The committee says the schools have been operational in Baghlan, Kunduz, Takhar and Badakhshan provinces since 2005 to improve the skills of rural children.
Qudratullah Attayee, a spokesman for SCA in the northwest, said that the schools had been set up mostly in remote areas with impassable routes where government agencies could not provide quality education.
He said that 31,481 children received education in the local schools in the mentioned provinces.
He added that SCA also helped 21,154 students get enrolled in public schools since the beginning of the program.
Attayee said that most of these students were children with disabilities, nomads and girls who had been deprived of going to school. Students learn for up to the sixth grade in these schools and then are introduced to public schools, he said.
The establishment of local schools by SCA in the northeastern zone has not only provided hope for children deprived of literacy, but has also provided employment opportunities for a number of educated people.
Atiqullah, a resident of Baghlan province, termed the establishment of local schools a positive development, saying that the villagers actually needed such a program so that their children could be educated in the future.

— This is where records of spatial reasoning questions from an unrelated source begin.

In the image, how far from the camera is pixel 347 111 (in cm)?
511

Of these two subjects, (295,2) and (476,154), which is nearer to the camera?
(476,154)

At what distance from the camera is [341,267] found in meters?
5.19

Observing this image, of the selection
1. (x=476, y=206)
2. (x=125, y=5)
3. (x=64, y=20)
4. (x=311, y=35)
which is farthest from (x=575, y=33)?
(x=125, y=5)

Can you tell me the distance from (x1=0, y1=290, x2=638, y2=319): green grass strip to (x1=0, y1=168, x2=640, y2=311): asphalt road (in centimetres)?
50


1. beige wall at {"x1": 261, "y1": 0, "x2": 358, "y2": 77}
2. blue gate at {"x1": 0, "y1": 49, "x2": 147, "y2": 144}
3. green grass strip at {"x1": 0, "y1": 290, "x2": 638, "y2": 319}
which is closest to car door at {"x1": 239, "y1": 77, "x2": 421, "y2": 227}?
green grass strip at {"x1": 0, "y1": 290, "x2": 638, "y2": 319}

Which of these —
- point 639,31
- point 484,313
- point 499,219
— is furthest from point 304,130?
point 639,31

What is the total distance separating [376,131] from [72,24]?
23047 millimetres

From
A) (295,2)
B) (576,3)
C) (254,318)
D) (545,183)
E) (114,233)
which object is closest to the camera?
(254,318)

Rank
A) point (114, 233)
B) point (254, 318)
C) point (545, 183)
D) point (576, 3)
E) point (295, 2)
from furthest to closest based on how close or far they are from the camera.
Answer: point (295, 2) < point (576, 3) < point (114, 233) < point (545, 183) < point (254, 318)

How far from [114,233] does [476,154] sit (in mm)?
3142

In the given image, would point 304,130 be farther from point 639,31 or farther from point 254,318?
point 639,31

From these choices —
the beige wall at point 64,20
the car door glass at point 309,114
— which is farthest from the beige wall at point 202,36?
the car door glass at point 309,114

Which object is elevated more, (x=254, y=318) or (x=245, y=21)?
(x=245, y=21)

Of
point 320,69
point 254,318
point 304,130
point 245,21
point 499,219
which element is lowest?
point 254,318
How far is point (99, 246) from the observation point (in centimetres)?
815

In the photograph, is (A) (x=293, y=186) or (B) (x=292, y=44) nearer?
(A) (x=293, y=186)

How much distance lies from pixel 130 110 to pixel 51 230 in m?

Simagul, a teacher in one of the local schools, says she has been a teacher for six years and receives a monthly salary of 8,000 afghanis, which helped her meet her family’s needs.
MusawerQaderi, an education expert in Takhar, told Pajhwok that SCA program for promoting education was a positive step and hoped the program would continue in the future.
Education officials in Baghlan, Kunduz, Takhar and Badakhshan provinces welcomed SCA programs in Afghanistan, particularly in education sector.
They consider the establishment of local classes by SCA as a positive step towards literacy of poor and rural children.